Importantly, Congress has several available strategy options to increase its involvement in diplomacy. Congress could emphasize its views on diplomatic powers; formalize its legal reasoning; invoke “soft power” strategies to raise the cost of diplomacy for the executive branch; and/or challenge the executive branch’s assumed “exclusive” powers in court. The final suggestion — involving the courts — carries both significant risk and opportunity for Congress, and Congress has several avenues to pursue a case, if it desired.

The thought leadership put forth in this paper is “important not only for its treatment of this fascinating and understudied issue but also for what it contributes to more general debates in constitutional theory and practice.”
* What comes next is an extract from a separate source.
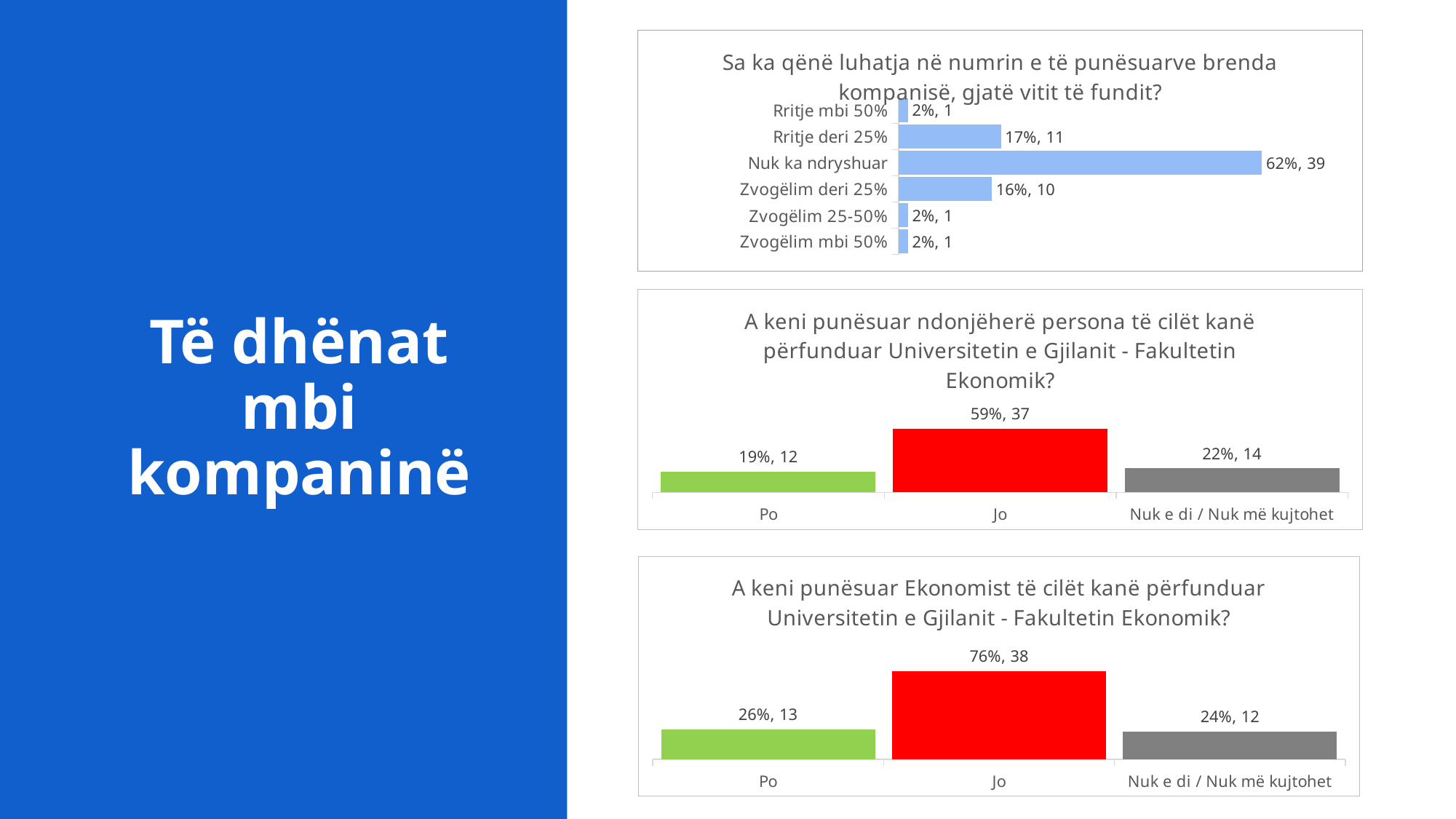
In the middle chart, which is larger, 'Po' or 'Nuk e di / Nuk më kujtohet'? Nuk e di / Nuk më kujtohet In the top chart, how many categories are shown? 6 In the middle chart, what is the data label for 'Jo'? 59%, 37 In the top chart, which category has the highest value? Nuk ka ndryshuar In the top chart, what is the data label for 'Rritje deri 25%'? 17%, 11 What type of chart is the top chart? Bar chart In the middle chart, which category has the lowest value? Po In the bottom chart, which category has the highest value? Jo In the top chart, what is the difference in count between 'Rritje deri 25%' and 'Zvogëlim deri 25%'? 1 In the top chart, what is the data label for 'Nuk ka ndryshuar'? 62%, 39 In the bottom chart, what is the data label for 'Po'? 26%, 13 In the bottom chart, what colour is the bar for 'Jo'? Red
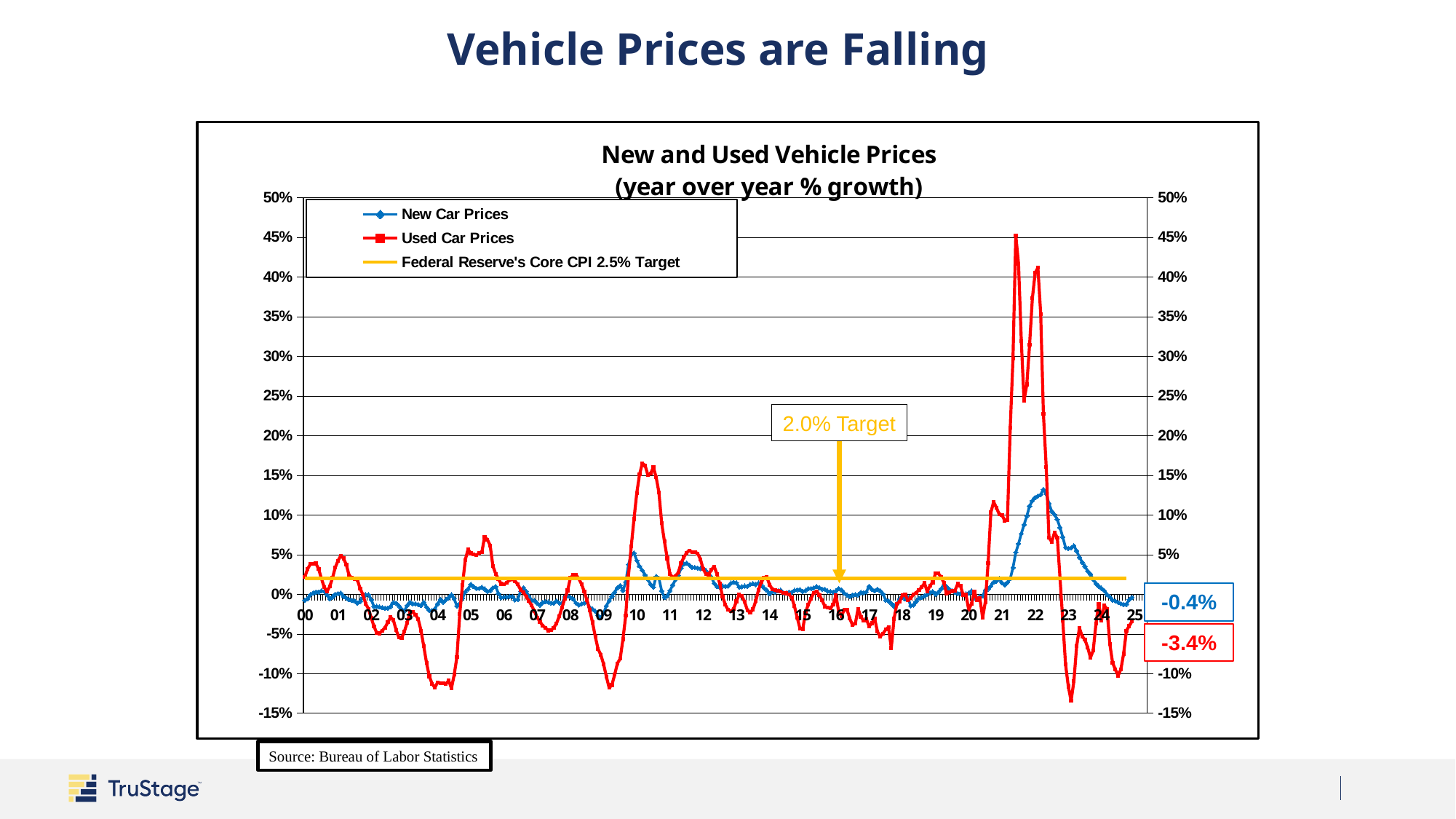
Is the lowest value of Used Car Prices around 2023 greater or less than -10%? less What is the difference between the latest labelled New Car Prices value (-0.4%) and the latest labelled Used Car Prices value (-3.4%)? 3.0 percentage points Is the peak value of New Car Prices around 2022 greater or less than 10%? greater Which series reaches the highest value anywhere on the chart? Used Car Prices How many series does the legend list? 3 What is the latest labelled value for New Car Prices? -0.4% What is the latest labelled value for Used Car Prices? -3.4% Is the peak value of Used Car Prices around 2021 greater or less than 40%? greater What is the title of the chart? New and Used Vehicle Prices (year over year % growth) At the end of the chart, which series has the higher value, New Car Prices or Used Car Prices? New Car Prices What kind of chart is shown on the slide? line chart Between 22 and 23 on the x axis, do Used Car Prices rise or fall? fall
Galbraith encourages future scholars to consider the multitude of different legal questions this scholarship both raises and helps to answer. For example, this research demonstrates the counterintuitive phenomenon that transparency can, at times, be used as a “tool of power rather than constraint,” pointing to the OLC’s practice of generating a record of low-stakes precedent to build “valuable legitimacy for major moves down the road.” Further, this research also serves as a useful scholarly reminder of the strong historical support of Congress’s legitimate claim to some portion of the power to engage in international affairs. Lastly, the work also underscores the complex intersection of administrative and foreign relations law — an increasingly relevant and impactful nexus of study.

In closing, Galbraith reaffirms that “[i]t is time for a better structural allocation of power.”

“Future administrations will need to decide whether they wish to make indefensibly broad claims of exclusive executive power or instead pivot towards a more nuanced stance,” she writes. “If the executive branch does not cede ground of its own accord, then Congress has tools at its disposal to bolster its constitutional authority over international engagement.”